Scott Again Grows Angry.
“No; that’s not my business nor my reputation,” Scott finished back, his anger, which had been visible since his hot words with the solicitor, flaring high again.
“It wouldn’t have been wise to open up and toil everything at the inquest,” interrupted the solicitor.
“Who was present at the factory office when you conferred with Frank?”
“Darley was there and I think Schiff was,” answered Scott.
“Do you work with the police?”
“Yes.”
“Never work against them?”
“No.”
“You just go right down the road with them do you?” said Mr. Rosser.
Scott made no particular reply and the cross-examination went on.
“Were you in the factory that Sunday morning?” the attorney next asked.
“No; I never entered there until about 4:30 Monday afternoon.”
“Did you testify as to blood stains at the inquest?”
“Yes.”
“I also found some supposed blood stains,” Rosser read from the stenographic report of Scott’s testimony before the coroner.
“Mr. Scott, you said nothing then about the smears over the spots,” said Mr. Rosser.
Scott was then made to tell that Frank acted as the spokesman in the office and that Darley did the explaining as they made the trip through the factory on the Monday after the crime.
“You say now,” continued Mr. Rosser, “that Frank told you he left the factory about 1:10?”
“Yes.”
“Didn’t you report to me that Frank said he left about 1 o’clock?”
“No, I said 1:10.”
When the attorney exhibited the report it showed 1 o’clock instead of 1:10 and Scott declared that it was merely an error, and should have been 1:10.
“Did Detective Black know all that happened before Herbert Haas, Sig Montag or I did?”
“Yes, absolutely.”
“Well, you may go,” said Mr. Rosser, and turning to the judge he declared he wanted to reserve the right to question him again.
Dorsey Resumes Questioning.
“Did you ever report to the police the finding of a stick?” asked Mr. Dorsey, again taking up the examination.
“I presume that unless it was held out that chief got knowledge of it about the time it was found,” answered Scott.
“Don’t you know whether he did or not?”
“No, I was away at the time, and I don’t know what happened while I was out of town.”
“When you work with the police do you follow them or the facts in the case?” asked Dorsey.

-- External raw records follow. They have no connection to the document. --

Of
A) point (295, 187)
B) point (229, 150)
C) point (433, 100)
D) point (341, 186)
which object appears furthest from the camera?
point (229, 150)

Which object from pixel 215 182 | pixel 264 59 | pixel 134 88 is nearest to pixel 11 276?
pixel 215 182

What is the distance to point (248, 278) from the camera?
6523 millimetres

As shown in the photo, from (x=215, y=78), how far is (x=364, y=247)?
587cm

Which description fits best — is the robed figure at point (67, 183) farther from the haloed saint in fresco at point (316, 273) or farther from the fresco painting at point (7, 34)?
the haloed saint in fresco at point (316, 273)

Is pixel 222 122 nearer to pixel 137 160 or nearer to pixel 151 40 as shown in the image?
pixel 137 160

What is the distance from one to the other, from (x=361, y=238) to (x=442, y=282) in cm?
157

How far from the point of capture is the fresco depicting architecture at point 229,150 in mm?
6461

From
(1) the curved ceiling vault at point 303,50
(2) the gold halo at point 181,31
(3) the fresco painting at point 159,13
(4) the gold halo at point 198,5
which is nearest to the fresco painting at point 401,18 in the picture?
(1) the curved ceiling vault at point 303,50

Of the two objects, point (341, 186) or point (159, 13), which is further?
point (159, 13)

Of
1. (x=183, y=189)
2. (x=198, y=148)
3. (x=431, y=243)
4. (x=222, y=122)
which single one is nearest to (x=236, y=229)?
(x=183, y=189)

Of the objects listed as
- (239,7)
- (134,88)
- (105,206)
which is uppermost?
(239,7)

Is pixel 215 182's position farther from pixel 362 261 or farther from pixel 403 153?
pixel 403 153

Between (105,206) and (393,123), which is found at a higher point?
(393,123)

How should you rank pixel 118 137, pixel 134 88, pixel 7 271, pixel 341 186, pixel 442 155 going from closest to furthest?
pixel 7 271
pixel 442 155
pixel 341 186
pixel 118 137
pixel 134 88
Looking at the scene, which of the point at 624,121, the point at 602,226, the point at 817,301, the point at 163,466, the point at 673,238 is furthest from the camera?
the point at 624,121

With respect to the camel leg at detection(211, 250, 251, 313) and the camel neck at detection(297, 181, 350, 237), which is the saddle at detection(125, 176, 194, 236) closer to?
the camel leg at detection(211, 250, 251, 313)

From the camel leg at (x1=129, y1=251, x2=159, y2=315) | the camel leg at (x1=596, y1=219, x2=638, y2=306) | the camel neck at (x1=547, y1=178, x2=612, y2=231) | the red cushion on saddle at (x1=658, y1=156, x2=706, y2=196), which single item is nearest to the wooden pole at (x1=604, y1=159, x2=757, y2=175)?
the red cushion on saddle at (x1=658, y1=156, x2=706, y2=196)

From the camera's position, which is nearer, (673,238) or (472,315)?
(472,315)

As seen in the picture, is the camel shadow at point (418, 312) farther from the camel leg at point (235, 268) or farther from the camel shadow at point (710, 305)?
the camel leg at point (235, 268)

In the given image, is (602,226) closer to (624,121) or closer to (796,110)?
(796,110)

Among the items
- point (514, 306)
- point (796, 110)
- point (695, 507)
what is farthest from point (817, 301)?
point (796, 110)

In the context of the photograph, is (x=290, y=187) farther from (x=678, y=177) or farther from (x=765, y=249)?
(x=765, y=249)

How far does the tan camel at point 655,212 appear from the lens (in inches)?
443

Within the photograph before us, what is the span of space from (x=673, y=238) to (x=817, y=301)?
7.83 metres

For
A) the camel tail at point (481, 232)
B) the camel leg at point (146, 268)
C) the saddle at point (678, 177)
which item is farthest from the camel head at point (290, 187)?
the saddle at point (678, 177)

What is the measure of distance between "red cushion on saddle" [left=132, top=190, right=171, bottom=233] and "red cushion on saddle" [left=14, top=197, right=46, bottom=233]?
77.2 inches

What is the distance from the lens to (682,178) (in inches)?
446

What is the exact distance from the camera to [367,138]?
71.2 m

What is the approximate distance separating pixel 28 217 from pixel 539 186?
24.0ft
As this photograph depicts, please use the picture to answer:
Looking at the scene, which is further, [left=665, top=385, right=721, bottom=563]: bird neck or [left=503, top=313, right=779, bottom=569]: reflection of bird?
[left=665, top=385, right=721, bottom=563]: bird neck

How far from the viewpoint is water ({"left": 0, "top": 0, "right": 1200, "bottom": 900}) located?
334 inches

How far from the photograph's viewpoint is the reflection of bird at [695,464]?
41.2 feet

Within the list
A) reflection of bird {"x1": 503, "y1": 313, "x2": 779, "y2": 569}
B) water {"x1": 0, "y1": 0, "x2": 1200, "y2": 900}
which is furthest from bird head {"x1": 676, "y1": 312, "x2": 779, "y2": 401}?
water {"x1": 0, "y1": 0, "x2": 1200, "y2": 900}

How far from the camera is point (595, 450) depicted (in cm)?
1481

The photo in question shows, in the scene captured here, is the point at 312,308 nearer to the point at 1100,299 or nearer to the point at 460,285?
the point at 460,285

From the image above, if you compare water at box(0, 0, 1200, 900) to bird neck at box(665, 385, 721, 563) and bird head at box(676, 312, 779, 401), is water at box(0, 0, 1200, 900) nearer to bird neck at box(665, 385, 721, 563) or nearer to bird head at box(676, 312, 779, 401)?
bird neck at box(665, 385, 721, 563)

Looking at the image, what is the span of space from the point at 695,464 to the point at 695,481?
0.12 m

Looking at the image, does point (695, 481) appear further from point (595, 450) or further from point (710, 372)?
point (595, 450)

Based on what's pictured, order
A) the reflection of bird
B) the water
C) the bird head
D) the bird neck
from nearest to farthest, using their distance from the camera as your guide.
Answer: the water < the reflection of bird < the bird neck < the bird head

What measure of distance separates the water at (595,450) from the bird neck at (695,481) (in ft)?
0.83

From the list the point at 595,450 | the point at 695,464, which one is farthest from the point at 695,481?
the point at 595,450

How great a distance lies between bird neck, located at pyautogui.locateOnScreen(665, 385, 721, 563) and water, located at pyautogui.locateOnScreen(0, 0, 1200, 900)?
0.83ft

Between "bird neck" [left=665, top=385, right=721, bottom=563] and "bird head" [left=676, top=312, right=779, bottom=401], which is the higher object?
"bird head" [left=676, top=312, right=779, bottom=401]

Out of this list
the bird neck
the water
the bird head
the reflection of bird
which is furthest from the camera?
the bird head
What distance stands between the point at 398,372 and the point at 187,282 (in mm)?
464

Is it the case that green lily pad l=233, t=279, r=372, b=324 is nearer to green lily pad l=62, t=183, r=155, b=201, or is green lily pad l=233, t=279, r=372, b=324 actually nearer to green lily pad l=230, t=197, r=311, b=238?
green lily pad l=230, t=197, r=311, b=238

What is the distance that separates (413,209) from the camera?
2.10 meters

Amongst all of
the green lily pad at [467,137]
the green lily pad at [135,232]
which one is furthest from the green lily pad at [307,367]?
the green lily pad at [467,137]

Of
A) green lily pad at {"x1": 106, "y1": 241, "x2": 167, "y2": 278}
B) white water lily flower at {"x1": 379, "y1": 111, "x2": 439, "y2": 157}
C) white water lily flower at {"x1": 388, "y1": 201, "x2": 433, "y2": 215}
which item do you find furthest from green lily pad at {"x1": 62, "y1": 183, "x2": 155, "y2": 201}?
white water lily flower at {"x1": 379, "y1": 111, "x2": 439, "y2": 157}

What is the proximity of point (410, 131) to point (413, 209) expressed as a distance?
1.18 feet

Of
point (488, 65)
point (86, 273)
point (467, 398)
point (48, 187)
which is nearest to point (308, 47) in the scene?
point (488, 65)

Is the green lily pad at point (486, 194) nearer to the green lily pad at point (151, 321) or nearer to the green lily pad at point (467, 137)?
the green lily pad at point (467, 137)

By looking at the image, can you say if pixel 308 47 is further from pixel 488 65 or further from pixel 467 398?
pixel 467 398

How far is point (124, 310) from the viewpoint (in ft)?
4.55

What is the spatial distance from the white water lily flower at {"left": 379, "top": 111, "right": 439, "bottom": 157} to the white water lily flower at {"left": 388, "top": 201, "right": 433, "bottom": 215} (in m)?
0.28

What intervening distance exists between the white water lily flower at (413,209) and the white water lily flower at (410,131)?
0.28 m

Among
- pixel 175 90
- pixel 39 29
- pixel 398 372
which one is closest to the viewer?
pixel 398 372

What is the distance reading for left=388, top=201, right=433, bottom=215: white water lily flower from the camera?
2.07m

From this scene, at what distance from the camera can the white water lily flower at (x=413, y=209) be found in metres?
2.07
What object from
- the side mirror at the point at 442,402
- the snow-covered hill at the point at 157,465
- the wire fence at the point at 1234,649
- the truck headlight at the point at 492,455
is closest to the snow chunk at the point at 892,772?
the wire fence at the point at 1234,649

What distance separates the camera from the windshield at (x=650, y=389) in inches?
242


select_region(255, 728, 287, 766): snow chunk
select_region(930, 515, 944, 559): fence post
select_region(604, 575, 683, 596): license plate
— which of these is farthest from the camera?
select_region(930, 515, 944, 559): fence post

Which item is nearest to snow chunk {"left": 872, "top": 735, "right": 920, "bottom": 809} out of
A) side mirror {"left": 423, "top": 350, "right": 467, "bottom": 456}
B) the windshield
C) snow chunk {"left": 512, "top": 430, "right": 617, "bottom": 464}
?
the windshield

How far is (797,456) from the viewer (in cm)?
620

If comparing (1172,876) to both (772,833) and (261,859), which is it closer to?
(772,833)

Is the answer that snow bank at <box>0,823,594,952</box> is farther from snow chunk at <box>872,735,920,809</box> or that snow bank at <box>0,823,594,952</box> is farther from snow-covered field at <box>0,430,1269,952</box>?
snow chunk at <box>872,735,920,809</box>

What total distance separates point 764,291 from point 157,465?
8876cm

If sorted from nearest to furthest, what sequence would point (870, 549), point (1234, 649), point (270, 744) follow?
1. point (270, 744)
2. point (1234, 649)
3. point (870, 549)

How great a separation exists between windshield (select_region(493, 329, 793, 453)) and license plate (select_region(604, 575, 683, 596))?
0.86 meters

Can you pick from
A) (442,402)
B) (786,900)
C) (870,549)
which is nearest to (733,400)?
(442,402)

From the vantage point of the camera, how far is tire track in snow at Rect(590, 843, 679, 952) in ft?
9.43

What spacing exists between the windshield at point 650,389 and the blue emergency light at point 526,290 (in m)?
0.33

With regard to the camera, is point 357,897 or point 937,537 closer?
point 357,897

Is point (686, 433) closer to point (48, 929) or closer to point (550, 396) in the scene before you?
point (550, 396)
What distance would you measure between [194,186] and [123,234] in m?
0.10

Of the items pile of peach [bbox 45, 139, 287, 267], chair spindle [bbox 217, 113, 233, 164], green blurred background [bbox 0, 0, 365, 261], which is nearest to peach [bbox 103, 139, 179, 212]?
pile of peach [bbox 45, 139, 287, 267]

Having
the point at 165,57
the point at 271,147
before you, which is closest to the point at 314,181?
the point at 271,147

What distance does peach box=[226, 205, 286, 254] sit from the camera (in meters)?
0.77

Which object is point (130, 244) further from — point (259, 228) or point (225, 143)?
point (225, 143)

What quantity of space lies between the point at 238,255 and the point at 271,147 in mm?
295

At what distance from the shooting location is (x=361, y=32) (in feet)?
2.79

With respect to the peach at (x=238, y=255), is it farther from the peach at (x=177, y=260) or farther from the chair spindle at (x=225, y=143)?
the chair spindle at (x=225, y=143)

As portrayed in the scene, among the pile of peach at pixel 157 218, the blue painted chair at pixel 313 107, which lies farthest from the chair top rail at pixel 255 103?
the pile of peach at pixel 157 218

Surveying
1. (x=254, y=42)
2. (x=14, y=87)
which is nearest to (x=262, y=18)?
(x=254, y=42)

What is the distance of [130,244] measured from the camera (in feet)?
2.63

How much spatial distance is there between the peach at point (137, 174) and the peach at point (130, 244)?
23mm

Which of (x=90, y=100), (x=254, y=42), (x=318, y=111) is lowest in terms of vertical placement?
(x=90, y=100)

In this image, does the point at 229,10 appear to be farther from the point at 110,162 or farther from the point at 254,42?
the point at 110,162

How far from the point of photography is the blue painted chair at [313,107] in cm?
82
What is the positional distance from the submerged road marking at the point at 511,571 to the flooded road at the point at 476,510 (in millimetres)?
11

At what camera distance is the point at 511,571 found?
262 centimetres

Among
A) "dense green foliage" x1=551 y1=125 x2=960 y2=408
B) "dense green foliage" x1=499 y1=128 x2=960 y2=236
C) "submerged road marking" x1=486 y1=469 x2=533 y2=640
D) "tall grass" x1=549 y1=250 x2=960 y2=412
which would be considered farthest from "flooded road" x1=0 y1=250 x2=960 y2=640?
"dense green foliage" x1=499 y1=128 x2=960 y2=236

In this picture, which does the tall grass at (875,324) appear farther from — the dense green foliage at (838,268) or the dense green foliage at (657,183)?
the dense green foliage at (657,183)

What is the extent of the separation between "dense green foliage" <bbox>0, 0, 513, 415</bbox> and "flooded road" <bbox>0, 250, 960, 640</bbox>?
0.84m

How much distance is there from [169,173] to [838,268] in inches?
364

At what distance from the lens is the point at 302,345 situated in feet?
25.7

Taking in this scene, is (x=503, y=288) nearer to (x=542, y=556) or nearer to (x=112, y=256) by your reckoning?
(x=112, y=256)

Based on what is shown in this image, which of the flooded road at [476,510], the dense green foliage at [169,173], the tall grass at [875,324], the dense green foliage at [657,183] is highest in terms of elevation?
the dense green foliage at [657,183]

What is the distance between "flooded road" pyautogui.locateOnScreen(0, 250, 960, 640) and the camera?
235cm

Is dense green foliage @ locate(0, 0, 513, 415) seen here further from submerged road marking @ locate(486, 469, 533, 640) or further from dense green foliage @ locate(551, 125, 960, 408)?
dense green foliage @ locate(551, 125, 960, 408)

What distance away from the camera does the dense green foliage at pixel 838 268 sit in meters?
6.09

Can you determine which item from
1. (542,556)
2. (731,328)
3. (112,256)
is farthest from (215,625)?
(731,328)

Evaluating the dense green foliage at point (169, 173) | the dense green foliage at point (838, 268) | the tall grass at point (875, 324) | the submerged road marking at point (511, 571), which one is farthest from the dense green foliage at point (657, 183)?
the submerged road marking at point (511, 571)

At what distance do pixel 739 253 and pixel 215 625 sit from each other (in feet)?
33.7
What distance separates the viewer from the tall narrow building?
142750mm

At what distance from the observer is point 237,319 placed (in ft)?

“We report to the police each day the facts we get.”
“How do you work with the police?”
“Black and I worked as partners, and he knew all I knew, and reported it to the police.”
Then Mr. Dorsey made the witness tell again about the threat that the Pinkertons would leave the case before they would report evidence to the defense before giving it to the police. After Scott had pointed out on the cross-section of the factory building the route taken by himself, Frank and Darley in examining the place on the Monday after the case, he was excused. The Pinkerton man had been on the stand for two hours.